The Venice Time Machine project
How about getting on a time machine and visiting Venice in 1014?
The Venice Time Machine (VTM) project is a joint effort between EPFL, Università Ca’ Foscari and Archivio di Stato di Venezia that aims to convert 80 km worth of archival records documenting 1000 years of Venetian history into open-access big data.
Mr. Michele Petochi, Senior Advisor the President of EPFL and Managing Director of EPFL Venice presented the VTM project to potential counterparts from industry and academia in Japan at the Embassy of Switzerland.
Under the scientific leadership of Prof. Frederic Kaplan’s Digital Humanities Lab, VTM brings together an international pool of researchers from different disciplines ranging from X-ray tomography and robotic scanners, history of libraries and written communication to metadata. The specialists will work closely to digitize the 2.5 billion pages of materials, transcribe the hand-written documents and then create a structured database for data mining. The outcome is expected to enable future historians to study thousands of materials for their studies instead of only a few documents. This may help to dig deeper and include new perspectives and insights on how society and economy evolved.
EPFL is also considering creating the first Master of Science degree course recognizing humanities as a technological field. The focus would be on the creation, processing, representation and interpretation of big data.
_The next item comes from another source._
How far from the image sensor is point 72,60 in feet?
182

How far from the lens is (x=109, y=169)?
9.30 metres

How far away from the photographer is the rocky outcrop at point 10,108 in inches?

EPFL has already started a summer school in Venice in 2013 in collaboration with the Università Ca’ Foscari as an advanced graduate training program in digital humanities. The main goal of this short-term program for PhDs, post-docs and other selected students is to model the city throughout the centuries.
The VTM presentation was jointly organized by the Science & Technology Office Tokyo, Swiss Embassy and the Italian Embassy. A networking reception was hosted by the Ambassador of Switzerland to Japan so participants could exchange opinions and ideas on the project.